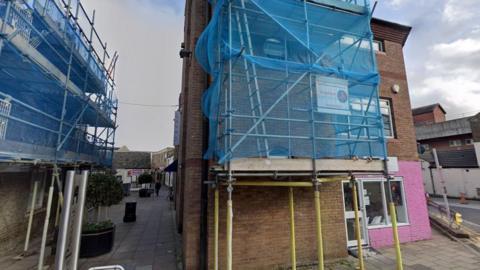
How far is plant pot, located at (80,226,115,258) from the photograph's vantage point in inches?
258

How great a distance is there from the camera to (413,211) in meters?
8.06

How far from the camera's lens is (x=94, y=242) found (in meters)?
6.63

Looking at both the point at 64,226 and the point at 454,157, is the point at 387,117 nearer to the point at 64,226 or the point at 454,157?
the point at 64,226

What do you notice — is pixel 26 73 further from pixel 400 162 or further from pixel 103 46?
pixel 400 162

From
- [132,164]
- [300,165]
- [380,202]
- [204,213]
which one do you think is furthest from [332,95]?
[132,164]

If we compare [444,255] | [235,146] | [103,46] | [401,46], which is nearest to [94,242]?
[235,146]

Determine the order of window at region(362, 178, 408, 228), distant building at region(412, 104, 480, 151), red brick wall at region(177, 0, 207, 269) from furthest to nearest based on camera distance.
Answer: distant building at region(412, 104, 480, 151)
window at region(362, 178, 408, 228)
red brick wall at region(177, 0, 207, 269)

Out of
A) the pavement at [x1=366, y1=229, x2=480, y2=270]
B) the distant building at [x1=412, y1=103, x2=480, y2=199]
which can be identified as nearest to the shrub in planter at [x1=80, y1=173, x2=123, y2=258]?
the pavement at [x1=366, y1=229, x2=480, y2=270]

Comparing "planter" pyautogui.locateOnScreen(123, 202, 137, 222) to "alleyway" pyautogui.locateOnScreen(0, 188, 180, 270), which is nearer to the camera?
"alleyway" pyautogui.locateOnScreen(0, 188, 180, 270)

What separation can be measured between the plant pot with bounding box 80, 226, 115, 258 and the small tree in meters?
1.20

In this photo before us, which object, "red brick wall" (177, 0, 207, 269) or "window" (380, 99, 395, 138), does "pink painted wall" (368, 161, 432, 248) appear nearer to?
"window" (380, 99, 395, 138)

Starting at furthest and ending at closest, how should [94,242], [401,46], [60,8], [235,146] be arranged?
[401,46], [60,8], [94,242], [235,146]

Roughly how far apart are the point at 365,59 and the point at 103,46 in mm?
11252

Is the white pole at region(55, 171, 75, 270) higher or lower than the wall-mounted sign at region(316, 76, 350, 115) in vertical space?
lower
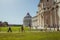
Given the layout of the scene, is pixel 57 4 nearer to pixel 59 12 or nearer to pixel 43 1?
pixel 59 12

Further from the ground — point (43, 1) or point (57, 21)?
point (43, 1)

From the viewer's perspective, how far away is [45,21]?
10688 cm

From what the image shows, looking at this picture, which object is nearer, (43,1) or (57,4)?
(57,4)

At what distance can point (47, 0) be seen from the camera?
11606cm

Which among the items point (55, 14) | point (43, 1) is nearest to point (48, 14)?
point (55, 14)

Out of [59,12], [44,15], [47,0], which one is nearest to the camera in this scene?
[59,12]

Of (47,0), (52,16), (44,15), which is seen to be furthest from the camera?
(47,0)

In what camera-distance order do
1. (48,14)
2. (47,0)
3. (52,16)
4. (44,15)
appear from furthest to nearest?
1. (47,0)
2. (44,15)
3. (48,14)
4. (52,16)

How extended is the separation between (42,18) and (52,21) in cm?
2137

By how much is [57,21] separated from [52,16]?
767 centimetres

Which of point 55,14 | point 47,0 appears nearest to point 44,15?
point 47,0

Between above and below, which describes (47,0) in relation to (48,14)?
above

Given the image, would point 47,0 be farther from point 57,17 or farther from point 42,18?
point 57,17

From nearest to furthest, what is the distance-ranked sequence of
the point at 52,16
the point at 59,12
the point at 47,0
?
the point at 59,12 → the point at 52,16 → the point at 47,0
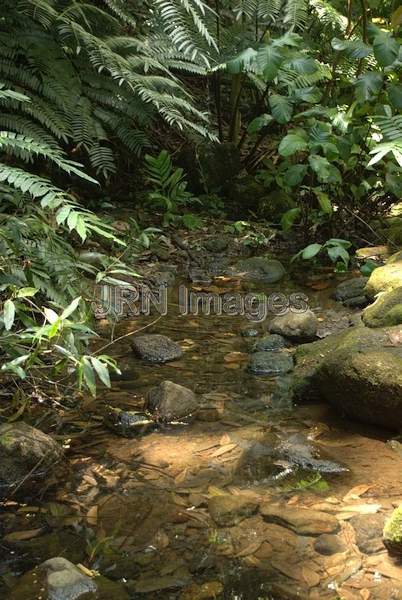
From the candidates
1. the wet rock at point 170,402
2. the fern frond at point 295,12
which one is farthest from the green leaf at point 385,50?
the wet rock at point 170,402

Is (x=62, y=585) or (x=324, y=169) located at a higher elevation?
(x=324, y=169)

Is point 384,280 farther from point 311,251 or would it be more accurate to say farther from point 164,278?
point 164,278

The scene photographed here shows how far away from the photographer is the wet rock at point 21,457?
6.08ft

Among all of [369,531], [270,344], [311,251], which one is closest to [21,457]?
[369,531]

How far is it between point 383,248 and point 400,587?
2.86 metres

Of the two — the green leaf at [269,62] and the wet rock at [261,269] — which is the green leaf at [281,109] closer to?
the green leaf at [269,62]

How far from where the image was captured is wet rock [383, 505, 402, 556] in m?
1.57

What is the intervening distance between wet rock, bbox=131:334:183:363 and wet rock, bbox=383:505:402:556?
1407 mm

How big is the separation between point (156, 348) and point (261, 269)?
1432 millimetres

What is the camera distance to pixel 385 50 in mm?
3279

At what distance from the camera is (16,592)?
1.44 metres

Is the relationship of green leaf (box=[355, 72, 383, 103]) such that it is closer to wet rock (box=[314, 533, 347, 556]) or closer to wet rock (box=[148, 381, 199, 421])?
wet rock (box=[148, 381, 199, 421])

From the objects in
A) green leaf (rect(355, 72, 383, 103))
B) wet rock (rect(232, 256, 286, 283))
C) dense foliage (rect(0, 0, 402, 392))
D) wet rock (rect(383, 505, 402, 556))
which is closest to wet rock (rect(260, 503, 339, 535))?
wet rock (rect(383, 505, 402, 556))

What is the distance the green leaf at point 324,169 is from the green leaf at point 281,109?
29 centimetres
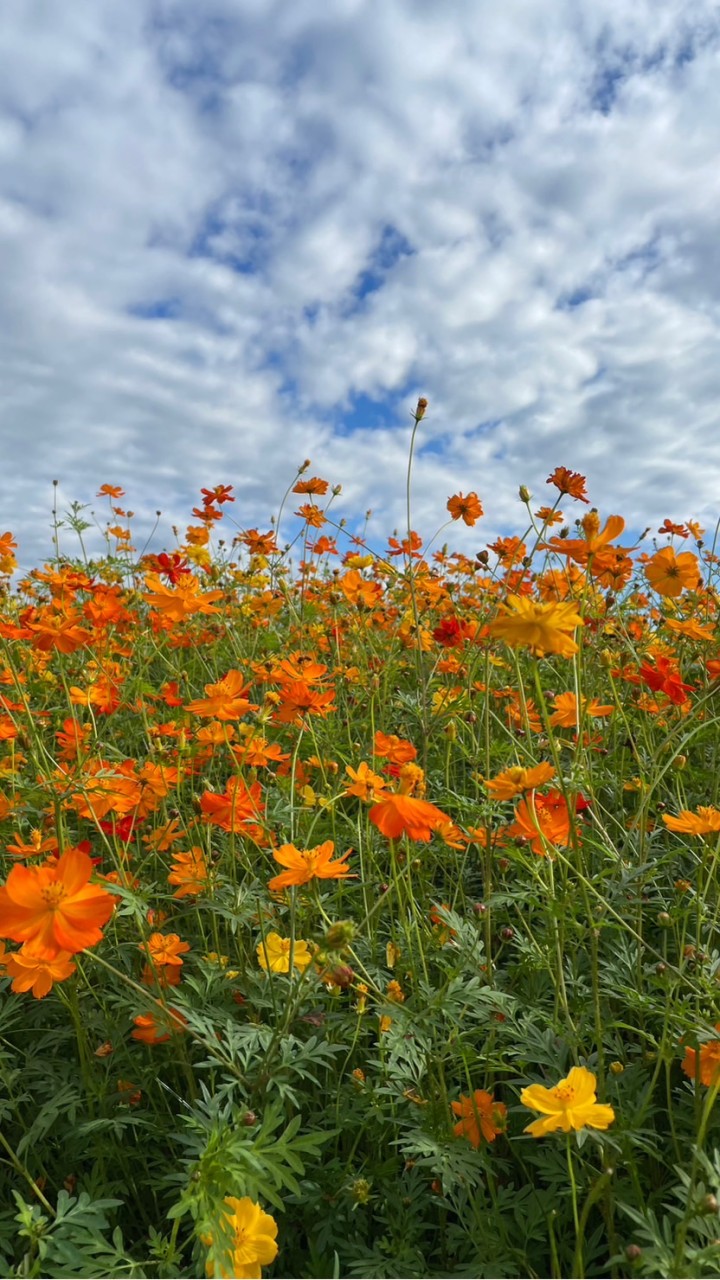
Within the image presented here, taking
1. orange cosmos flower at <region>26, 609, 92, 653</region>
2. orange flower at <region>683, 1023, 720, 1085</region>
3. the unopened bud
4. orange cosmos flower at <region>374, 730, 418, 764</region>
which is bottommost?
orange flower at <region>683, 1023, 720, 1085</region>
__________________________________________________
> _Exercise objective_
Write out the listing above again, starting with the line with "How far from where" and going on through the line with "1432 millimetres", and nothing else. Keep every line as it is, except that each distance in the answers is scaled by 2.35 and rounded to the same number of decimal places it had, with halves rounded up.

> _Response to the exercise_
How far from where the image was captured is wet rock [383, 505, 402, 556] in m?
3.69

What is the intervening distance between wet rock, bbox=131:334:183:363 and wet rock, bbox=383:505:402:556?
3306 mm

How big is the separation between point (156, 348) and point (261, 269)?
3365 millimetres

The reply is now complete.